Whooping cough (pertussis) is less common but worth knowing about, especially in years with higher circulation. In 2024, reported pertussis cases in the U.S. increased to more than six times the number seen in 2023, according to the CDC. In adults, whooping cough often looks like a regular cold at first, then settles into intense coughing spells that can last for weeks. The classic “whoop” sound between coughs is more common in children, so adults may not recognize it.

What Actually Helps

There’s no magic cure for a post-infectious cough, but several strategies can take the edge off while your airways heal.

Honey has the strongest evidence behind it as a home remedy. A systematic review combining data from multiple clinical trials found that honey reduced both cough frequency and cough severity compared to standard over-the-counter treatments. A spoonful of honey before bed, or stirred into warm tea, is a simple and effective option for adults. (Do not give honey to children under one year old.)

Staying hydrated helps thin mucus, making it easier to clear. Warm liquids in particular can soothe irritated tissue in your throat. A humidifier in your bedroom adds moisture to the air and reduces the dryness that triggers nighttime coughing.

Nighttime is often the worst. Lying flat lets mucus pool in the back of your throat, which is why many people find their cough ramps up the moment they go to bed. Propping your head up with an extra pillow or two, or sleeping in a slightly reclined position, helps gravity keep drainage moving. Sleeping on your side can also help, especially if you have one-sided congestion: position the blocked nostril on top so it drains more freely. Placing a pillow between your knees keeps your spine aligned and makes the position comfortable enough to maintain through the night.

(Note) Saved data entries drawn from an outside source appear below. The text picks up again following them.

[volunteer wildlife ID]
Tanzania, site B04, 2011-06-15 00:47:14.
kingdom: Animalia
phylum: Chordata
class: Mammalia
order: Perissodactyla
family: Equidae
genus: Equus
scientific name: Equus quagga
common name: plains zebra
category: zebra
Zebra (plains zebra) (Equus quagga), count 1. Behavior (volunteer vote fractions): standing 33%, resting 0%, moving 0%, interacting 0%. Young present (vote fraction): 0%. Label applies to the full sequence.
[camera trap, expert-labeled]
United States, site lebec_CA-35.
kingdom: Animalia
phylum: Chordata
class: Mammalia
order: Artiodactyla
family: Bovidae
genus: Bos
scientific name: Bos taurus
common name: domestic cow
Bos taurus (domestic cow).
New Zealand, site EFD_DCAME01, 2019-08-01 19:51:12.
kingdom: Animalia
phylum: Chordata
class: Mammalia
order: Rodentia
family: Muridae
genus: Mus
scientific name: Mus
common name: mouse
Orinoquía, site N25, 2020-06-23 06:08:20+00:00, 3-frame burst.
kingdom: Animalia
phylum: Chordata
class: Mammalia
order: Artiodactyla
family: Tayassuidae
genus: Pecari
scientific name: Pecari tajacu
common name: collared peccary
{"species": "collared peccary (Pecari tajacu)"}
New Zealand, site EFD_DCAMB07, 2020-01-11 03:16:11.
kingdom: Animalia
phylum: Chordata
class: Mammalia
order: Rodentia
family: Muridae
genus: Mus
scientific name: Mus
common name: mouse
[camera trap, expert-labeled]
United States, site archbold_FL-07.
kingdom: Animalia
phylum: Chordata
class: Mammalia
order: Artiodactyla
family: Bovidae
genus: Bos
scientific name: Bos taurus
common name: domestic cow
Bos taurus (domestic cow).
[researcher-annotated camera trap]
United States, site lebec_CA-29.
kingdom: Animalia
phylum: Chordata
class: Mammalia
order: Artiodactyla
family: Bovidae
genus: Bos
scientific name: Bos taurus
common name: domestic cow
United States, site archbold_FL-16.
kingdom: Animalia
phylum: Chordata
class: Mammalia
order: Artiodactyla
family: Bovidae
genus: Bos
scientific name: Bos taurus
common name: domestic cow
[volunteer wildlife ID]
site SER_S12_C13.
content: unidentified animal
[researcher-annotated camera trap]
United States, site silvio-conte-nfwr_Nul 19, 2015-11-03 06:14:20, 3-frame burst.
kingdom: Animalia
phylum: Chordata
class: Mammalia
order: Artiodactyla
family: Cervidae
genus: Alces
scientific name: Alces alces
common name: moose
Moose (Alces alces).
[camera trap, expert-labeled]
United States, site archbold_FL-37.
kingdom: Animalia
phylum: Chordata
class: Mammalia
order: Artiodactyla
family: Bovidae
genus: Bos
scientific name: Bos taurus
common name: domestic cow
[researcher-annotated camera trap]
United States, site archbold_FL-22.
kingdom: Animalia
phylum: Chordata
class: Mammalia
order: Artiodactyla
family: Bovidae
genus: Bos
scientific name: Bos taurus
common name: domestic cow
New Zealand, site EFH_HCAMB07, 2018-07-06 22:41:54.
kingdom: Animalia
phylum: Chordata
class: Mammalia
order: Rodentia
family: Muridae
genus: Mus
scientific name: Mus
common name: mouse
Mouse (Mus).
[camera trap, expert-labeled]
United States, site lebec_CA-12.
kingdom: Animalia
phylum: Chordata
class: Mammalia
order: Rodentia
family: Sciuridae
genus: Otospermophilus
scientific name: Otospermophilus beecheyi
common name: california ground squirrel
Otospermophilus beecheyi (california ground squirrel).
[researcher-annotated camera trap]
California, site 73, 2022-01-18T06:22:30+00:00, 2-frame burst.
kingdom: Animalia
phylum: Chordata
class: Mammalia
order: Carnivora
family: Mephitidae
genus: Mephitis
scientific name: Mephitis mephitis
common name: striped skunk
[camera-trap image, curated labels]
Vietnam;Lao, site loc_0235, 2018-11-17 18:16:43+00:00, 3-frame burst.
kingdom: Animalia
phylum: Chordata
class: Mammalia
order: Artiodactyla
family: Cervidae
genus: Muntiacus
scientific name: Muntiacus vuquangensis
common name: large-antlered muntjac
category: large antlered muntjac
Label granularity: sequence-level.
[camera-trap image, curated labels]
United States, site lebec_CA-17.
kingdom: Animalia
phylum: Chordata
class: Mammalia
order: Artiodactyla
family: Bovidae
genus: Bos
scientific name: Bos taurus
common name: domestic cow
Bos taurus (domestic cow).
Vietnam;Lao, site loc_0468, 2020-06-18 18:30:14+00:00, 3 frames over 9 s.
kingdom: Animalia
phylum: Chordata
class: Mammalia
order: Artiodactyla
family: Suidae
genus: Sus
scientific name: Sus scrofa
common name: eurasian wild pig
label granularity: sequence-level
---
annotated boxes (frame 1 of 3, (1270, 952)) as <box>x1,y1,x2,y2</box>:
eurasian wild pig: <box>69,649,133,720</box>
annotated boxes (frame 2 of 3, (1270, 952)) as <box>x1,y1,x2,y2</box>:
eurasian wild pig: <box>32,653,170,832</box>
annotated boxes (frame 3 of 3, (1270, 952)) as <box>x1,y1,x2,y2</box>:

Over-the-counter cough suppressants containing dextromethorphan can provide short-term relief, particularly at night when you need to sleep. They don’t speed healing, but they can quiet the cough reflex enough to let you rest. Menthol cough drops work similarly by temporarily numbing the nerve endings in your throat.

When a Lingering Cough Needs Attention

Most post-infectious coughs are harmless, but certain signs suggest something more serious is happening. Pay attention if you notice any of the following:

  • Coughing up blood, even small amounts or streaks mixed with mucus
  • Shortness of breath that’s new or getting worse
  • A fever that returns or won’t go away, particularly with night sweats
  • Unexplained weight loss
  • A cough that’s getting worse rather than gradually improving after three to four weeks

These are red flags that can point to a secondary infection like pneumonia, an underlying lung condition, or rarely, something more serious. A cough that crosses the eight-week mark without improvement also warrants evaluation, even without alarming symptoms, because conditions like cough-variant asthma and reflux are treatable once identified.

What Your Doctor Will Look For

If you do seek care for a persistent cough, the evaluation is usually straightforward. Your doctor will listen to your lungs, ask about the character of the cough (dry vs. productive, timing, triggers), and review your history. A chest X-ray is a common first step to rule out pneumonia or other structural problems. If asthma is suspected, you may do a breathing test called spirometry, which measures how forcefully and quickly you can exhale. In some cases, your doctor may suggest a trial of medication to see if your cough responds, which itself becomes a diagnostic tool. For example, if an inhaled corticosteroid clears your cough, that strongly suggests asthma was the cause.

The reassuring reality is that the vast majority of post-illness coughs are just your body finishing the cleanup job. Your airways took a hit, they’re still inflamed, and they need a few more weeks to fully recover. In the meantime, honey, hydration, elevated sleeping, and patience will get most people through it.